___ GIVEN TEXT ___

That is, you only ever want Entity records where the most recent Version of that Entity is not in a "Deleted" state. It's not a lot of code (at least, not in this simplified example), but it is repeated code all over the place. And for more complex examples, it's a lot of repeated code. And more importantly than the repetition, it's logic which conceptually belongs on the model. A model should be aware of whether or not it's in a "Deleted" state. The controller shouldn't necessarily care about this, save for just invoking some logic that exists on the model.

At first one might simply add a property to the Entity model:

public bool IsDeleted
{
    get { return Versions.OrderByDescending(v => v.VersionDate)
                         .FirstOrDefault()
                         .Deleted != true; }
}

Then we might use it as:

return someRepository.Entities
                     .Where(e => !e.IsDeleted)
                     .Where(// etc.

That's all well and good from an object oriented perspective, but if you're using Entity Framework (and I imagine any number of other ORMs) then there's a problem. Is the ORM smart enough to translate "IsDeleted" to run it on the database? Or is it going to have to materialize every record first and then perform this ".Where()" clause in the code?  (Or just throw an error and not run the query at all?) Most likely the latter (definitely the latter with Entity Framework in this case), and that's no good.

We want as much query logic as possible to run on the database for a number of reasons:
  • It's less data moving across the wire.
  • It's a smaller memory footprint for the application.
  • SQL Server is probably a lot better at optimizing queries than any code you or I write in some random web application.
  • It's a lot easier and more standard to horizontally scale a SQL Server database than a custom application.
So we really don't want to materialize all of the records so that our object oriented models can perform their logic. But we do want the logic itself to be defined on those models because, well, object oriented. So what we need on the model isn't necessarily a property, what we need is an expression which can be used in a Linq query.

A first pass might look something like this:

public static Func<Entity, bool> IsNotDeleted = e => e.Versions
                                                      .OrderByDescending(v => v.VersionDate)
                                                      .FirstOrDefault()
                                                      .Deleted != true;

Which we can then use as:

return someRepository.Entities
                     .Where(Entity.IsNotDeleted)
                     .Where(// etc.

___

## GIVEN EXERCISE 1
In the passage on keeping query logic on the model, what type is IsNotDeleted declared as in the first pass?
## GIVEN EXERCISE 2
Reproduce the stretch of the passage on keeping query logic on the model from "So we really" through "a Linq query.".

___ INFORMATION GIVEN ___

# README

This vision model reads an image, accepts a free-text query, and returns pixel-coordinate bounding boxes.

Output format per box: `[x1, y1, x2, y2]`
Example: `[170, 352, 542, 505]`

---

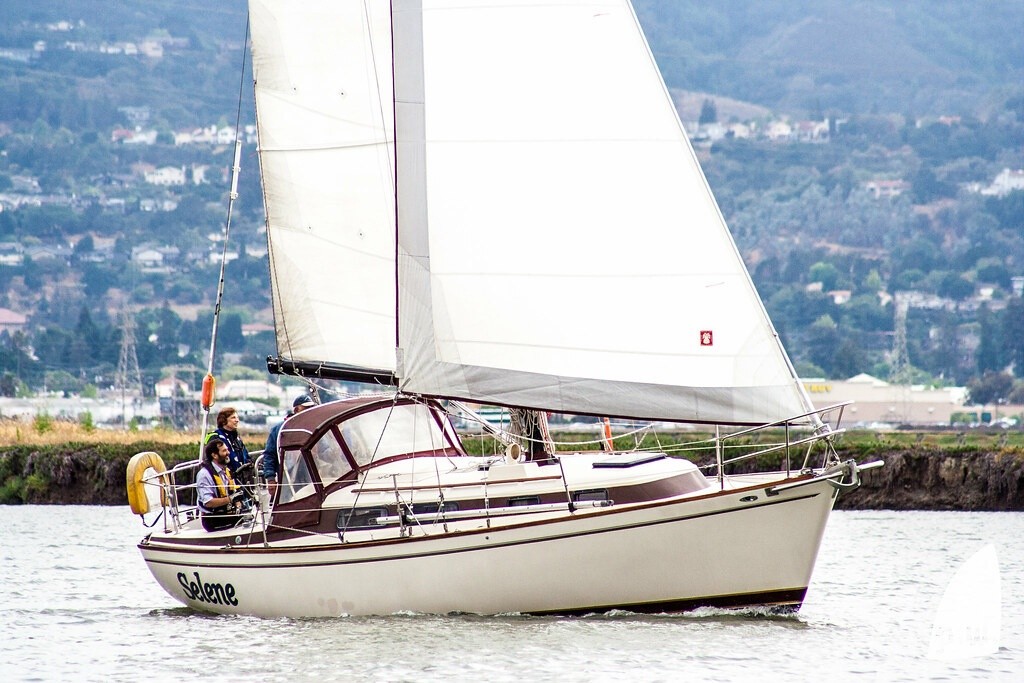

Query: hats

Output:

___
___ INFORMATION GIVEN ___

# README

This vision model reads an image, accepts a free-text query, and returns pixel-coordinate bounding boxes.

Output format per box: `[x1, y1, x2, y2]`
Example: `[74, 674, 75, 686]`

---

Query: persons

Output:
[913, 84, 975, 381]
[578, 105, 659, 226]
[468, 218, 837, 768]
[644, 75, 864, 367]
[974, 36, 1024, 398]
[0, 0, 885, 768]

___
___ INFORMATION GIVEN ___

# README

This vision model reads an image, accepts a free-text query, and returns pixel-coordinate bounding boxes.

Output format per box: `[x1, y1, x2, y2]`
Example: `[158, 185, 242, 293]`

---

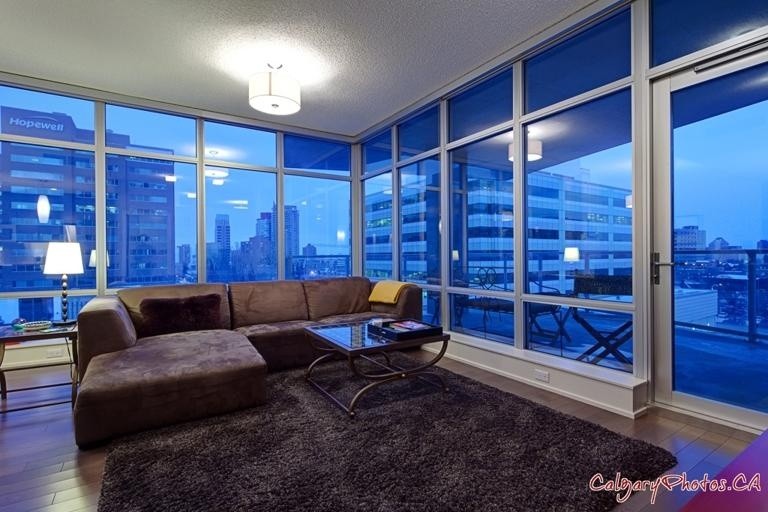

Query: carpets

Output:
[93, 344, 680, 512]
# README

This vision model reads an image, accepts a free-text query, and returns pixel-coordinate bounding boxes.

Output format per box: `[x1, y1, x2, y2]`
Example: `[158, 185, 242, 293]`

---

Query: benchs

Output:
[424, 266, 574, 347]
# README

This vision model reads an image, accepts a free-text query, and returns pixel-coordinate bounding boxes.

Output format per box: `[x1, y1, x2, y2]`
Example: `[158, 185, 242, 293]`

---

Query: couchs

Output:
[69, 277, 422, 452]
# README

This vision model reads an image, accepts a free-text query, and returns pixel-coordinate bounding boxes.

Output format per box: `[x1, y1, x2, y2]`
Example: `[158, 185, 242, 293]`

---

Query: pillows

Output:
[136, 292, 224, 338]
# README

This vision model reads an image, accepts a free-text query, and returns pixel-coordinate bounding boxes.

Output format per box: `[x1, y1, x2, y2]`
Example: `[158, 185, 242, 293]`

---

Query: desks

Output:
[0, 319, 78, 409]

___

## FULL RESPONSE 1
It is declared as a public static Func<Entity, bool>.

## FULL RESPONSE 2
So we really don't want to materialize all of the records so that our object oriented models can perform their logic. But we do want the logic itself to be defined on those models because, well, object oriented. So what we need on the model isn't necessarily a property, what we need is an expression which can be used in a Linq query.